Task statement: Pick out every line of the data below that contains the word "Masks", and copy each of those lines in full.

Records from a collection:
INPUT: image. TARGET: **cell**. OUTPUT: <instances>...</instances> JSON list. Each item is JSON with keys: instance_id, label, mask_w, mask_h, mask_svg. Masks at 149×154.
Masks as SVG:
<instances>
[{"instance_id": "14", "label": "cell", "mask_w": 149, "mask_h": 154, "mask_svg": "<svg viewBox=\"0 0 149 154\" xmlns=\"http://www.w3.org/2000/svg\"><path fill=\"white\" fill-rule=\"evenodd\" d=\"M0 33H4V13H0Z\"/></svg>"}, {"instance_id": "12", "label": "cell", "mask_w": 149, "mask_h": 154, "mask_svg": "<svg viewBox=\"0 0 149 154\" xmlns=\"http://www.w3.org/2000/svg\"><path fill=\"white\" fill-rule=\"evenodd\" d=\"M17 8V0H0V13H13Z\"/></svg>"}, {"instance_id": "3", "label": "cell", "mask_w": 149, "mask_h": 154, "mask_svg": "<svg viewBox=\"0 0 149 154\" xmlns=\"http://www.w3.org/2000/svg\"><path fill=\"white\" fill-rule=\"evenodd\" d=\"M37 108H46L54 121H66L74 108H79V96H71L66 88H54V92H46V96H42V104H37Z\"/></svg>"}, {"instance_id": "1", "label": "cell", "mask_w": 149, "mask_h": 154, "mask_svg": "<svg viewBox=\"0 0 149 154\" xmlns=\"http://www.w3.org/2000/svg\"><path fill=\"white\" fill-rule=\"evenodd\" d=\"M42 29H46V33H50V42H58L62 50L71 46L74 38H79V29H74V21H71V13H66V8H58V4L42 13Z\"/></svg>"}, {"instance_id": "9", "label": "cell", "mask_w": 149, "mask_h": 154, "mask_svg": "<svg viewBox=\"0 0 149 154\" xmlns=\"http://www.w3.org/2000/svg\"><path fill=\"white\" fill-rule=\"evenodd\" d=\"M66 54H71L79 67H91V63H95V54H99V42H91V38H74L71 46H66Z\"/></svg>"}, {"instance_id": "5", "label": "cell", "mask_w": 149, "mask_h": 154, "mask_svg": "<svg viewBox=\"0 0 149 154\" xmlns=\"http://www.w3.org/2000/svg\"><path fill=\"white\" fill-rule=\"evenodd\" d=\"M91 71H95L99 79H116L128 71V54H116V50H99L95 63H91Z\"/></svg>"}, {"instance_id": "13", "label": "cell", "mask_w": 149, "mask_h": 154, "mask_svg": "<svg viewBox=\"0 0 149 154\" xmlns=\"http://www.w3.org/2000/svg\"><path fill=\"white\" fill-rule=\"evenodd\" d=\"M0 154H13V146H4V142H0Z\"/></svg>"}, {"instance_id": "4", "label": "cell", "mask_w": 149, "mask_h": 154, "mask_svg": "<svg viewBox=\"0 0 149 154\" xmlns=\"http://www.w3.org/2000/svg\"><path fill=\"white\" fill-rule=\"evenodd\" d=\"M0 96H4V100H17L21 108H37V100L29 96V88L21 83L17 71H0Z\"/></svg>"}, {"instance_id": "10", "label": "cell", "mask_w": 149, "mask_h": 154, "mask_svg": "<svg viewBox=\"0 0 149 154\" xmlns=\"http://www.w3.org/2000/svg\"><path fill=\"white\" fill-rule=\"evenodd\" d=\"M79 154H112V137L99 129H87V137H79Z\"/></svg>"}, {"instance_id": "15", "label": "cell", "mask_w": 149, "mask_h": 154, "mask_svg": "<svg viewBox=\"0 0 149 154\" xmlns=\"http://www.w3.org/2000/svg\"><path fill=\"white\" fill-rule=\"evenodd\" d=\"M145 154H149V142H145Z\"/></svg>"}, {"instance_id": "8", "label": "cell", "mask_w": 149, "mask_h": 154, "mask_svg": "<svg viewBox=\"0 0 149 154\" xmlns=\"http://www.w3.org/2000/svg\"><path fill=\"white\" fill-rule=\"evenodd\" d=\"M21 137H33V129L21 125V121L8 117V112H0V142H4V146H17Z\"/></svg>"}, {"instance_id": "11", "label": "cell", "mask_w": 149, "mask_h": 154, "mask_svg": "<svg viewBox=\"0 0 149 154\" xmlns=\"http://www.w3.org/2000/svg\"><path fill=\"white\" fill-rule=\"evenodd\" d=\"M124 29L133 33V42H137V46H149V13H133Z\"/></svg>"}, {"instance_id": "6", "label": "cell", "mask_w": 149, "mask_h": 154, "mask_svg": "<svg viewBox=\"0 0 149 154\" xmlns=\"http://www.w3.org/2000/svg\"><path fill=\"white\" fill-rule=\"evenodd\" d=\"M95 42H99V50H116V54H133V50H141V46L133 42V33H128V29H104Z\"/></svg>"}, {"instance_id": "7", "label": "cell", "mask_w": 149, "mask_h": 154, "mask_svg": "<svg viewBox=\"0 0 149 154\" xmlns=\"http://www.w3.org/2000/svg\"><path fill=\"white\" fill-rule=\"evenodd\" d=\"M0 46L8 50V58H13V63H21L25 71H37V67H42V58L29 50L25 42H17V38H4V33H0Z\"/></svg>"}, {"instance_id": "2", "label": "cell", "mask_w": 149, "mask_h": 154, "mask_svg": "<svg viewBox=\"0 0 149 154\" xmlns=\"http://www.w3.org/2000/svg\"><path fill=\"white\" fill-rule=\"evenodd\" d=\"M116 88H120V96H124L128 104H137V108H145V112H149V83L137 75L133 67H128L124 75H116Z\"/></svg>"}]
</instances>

Task solution:
INPUT: image. TARGET: **cell**. OUTPUT: <instances>...</instances> JSON list. Each item is JSON with keys: instance_id, label, mask_w, mask_h, mask_svg. Masks at 149×154.
Masks as SVG:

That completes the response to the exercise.